Personne ne sait à quel point les éléments seront plus stables. Alors que la plupart misent sur des demi-vies de quelques minutes ou tout au plus de quelques heures, les optimistes espèrent des millions d'années. Une chose est certaine :les éléments de cette terra incognita présenteront des propriétés uniques qu'aucun mortel n'a jamais vues, avec des applications potentiellement intéressantes, par exemple en médecine.

Fissures dans la table
Mais revenons à la table et aux fissures dont je parlais. Après tout, tout n'est pas rose. Plus nous pénétrons dans le royaume des éléments, plus l'avenir de notre table semble compromis. Si vous ordonnez tous les éléments en fonction du numéro atomique croissant, vous remarquerez que certaines propriétés chimiques et physiques se reproduisent périodiquement. En conséquence, les éléments se répartissent en groupes et le tableau de Mendeleïev n'est en réalité rien de plus que l'incarnation de cette loi périodique.

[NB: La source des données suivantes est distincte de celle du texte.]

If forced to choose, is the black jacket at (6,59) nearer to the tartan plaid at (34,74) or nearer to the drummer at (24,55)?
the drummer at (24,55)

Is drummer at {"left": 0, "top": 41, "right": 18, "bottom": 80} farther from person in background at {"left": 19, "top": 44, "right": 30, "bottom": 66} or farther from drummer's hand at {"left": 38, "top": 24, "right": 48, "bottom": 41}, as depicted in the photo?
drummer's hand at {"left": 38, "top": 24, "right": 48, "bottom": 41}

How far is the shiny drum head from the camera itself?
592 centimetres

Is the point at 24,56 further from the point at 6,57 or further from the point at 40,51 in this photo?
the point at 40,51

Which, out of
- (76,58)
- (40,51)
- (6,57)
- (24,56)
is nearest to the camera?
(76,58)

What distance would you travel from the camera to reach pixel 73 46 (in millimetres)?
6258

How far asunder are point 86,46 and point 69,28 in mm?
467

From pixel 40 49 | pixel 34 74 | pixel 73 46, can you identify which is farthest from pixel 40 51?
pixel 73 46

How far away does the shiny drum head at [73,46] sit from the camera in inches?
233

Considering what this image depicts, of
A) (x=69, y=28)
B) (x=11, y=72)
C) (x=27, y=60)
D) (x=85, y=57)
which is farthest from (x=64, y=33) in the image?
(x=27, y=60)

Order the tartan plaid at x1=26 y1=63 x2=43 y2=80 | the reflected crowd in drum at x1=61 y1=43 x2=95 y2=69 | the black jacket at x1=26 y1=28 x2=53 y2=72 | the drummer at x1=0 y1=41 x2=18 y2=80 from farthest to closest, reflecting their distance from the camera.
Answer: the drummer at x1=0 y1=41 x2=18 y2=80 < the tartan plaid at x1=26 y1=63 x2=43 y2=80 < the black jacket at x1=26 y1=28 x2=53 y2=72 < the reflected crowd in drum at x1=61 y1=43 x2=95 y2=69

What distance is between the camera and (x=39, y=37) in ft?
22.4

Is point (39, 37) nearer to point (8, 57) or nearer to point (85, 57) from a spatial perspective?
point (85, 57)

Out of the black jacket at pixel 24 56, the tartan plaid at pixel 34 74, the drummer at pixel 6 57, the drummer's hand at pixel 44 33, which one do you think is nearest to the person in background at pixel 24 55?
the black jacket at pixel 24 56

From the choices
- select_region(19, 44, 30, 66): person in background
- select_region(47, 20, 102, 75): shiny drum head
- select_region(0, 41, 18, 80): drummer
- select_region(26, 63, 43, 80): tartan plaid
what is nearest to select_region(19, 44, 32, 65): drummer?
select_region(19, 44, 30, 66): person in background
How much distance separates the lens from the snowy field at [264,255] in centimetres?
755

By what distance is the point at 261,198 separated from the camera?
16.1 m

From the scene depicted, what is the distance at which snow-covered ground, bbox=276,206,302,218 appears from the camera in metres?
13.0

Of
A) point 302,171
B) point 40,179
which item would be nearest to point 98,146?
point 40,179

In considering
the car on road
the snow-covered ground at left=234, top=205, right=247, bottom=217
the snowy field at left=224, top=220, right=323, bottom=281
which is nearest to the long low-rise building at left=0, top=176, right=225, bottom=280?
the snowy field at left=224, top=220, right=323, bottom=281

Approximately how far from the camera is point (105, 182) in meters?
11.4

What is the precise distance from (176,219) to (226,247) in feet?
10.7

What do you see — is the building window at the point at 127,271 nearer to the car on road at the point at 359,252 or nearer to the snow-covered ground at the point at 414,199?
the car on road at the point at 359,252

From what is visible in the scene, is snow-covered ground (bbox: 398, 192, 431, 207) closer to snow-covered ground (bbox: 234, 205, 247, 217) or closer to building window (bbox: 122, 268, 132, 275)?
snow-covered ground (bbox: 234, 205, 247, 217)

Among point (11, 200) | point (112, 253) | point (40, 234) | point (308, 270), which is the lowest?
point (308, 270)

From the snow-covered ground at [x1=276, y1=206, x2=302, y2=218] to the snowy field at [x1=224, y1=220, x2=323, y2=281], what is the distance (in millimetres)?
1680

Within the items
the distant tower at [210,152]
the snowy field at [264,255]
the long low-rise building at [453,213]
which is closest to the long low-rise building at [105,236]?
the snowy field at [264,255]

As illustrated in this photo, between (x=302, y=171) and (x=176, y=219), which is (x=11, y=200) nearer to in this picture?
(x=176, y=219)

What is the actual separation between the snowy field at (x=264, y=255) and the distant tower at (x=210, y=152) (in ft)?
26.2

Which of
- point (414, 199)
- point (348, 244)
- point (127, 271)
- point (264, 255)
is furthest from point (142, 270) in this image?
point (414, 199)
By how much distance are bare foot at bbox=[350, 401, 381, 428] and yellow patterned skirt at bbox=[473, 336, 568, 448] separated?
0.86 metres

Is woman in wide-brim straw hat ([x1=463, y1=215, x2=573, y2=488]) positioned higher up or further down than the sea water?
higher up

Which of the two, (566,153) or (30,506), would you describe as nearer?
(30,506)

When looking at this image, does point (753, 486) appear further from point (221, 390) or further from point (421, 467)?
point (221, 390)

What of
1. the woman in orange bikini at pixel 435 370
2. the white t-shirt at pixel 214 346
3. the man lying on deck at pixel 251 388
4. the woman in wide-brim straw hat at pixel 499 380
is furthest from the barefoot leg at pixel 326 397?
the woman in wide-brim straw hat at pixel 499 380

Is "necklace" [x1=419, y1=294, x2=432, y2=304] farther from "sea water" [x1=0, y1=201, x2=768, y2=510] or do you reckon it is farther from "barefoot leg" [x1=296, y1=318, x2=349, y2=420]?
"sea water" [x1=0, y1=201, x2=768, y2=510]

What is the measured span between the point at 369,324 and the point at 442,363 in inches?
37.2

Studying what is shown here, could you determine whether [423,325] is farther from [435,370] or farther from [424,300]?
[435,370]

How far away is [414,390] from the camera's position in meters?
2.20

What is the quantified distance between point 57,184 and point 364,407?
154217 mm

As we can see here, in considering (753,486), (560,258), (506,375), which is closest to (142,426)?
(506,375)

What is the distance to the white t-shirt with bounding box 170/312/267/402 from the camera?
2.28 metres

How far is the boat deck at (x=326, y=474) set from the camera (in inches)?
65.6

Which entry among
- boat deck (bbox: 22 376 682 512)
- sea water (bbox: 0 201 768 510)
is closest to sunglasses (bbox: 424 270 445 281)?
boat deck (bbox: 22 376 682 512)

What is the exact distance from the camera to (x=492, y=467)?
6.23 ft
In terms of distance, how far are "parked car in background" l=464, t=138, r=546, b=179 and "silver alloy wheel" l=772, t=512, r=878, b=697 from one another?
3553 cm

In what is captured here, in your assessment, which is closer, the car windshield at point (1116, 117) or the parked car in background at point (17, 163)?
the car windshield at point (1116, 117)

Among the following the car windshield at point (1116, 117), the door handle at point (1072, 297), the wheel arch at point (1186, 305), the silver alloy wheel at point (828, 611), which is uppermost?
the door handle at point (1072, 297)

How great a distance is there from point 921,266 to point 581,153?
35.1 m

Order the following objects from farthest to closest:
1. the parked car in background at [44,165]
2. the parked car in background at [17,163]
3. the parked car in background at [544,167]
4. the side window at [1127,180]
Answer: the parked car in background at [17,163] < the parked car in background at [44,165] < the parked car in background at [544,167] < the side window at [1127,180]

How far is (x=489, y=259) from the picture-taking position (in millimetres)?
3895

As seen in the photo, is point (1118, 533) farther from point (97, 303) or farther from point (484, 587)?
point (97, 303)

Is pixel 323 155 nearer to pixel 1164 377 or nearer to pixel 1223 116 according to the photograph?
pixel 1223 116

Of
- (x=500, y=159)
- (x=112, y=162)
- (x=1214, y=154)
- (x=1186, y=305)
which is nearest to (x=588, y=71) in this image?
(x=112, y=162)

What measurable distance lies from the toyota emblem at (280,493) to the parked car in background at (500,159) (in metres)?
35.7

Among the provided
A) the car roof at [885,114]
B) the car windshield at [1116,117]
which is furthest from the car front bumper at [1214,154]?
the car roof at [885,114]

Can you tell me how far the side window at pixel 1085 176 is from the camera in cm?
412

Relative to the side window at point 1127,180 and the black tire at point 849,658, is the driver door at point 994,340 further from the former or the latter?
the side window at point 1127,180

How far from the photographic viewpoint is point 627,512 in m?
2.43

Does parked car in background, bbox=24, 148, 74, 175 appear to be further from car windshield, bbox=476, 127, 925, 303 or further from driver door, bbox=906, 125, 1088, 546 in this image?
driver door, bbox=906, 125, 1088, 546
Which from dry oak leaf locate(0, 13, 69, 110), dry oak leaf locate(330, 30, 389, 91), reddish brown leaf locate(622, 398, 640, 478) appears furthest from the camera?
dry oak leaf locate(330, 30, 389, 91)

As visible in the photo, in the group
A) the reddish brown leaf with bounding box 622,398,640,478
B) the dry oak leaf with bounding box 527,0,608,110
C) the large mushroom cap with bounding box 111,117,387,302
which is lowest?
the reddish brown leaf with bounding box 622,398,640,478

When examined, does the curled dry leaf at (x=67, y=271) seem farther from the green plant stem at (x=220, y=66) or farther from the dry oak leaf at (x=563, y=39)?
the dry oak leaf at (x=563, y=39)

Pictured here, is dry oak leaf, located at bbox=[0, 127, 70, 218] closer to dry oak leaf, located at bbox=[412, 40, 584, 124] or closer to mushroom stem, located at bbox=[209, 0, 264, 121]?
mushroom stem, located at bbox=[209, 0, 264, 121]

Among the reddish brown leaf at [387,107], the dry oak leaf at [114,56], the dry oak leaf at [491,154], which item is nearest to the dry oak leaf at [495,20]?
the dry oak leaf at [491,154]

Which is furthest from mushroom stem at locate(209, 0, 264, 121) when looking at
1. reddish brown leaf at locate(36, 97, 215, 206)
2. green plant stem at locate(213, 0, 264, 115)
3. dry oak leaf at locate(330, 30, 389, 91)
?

Le problème est que les éléments les plus récents ne se comportent pas comme ils le devraient :leurs propriétés ne correspondent pas à celles de leurs frères dans la même colonne. Si vous voulez blâmer quelqu'un, c'est Einstein. Plus il y a de protons dans le noyau, plus l'attraction vers le nuage d'électrons est grande. Les électrons doivent donc faire le tour du noyau à des vitesses formidables s'ils ne veulent pas s'y effondrer. Avec les éléments superlourds, ces vitesses se rapprochent de la vitesse de la lumière et des effets relativistes apparaissent. Ces titres sont responsables de l'échec de la loi périodique. Prenons maintenant l'élément 118. Étant juste en dessous du radon, il devrait se comporter comme un gaz rare. Et pourtant, il ressemble plus à un métal. Cela ne fera qu'empirer à mesure que nous grimpons plus haut dans le tableau. Le tableau perdra donc de plus en plus de pouvoir explicatif.

Avec l'arrivée des quatre nouveaux éléments, une chose est redevenue claire pour moi. La table de Mendeleïev n'est pas un fait immuable. Au contraire! Le tableau s'agrandit à chaque nouvel élément. La course à l'élément 119 bat déjà son plein et entamera bientôt une nouvelle huitième période. Mais même la forme de la table n'est pas fixe. Aujourd'hui, il existe plus d'un millier de représentations différentes du tableau périodique :spirale, circulaire, pyramidale, vous pouvez l'imaginer de façon folle. Mon préféré est la table avec des marches à gauche.

Je ne sais pas si nous mettrons bientôt le pied sur la côte de l'Atlantide. Et comment la loi périodique naviguera encore moins dans ces parties. Reste aussi à deviner la limite ultime du tableau. Mais quoi que nous réserve l'avenir, la table restera la pierre angulaire de la chimie moderne.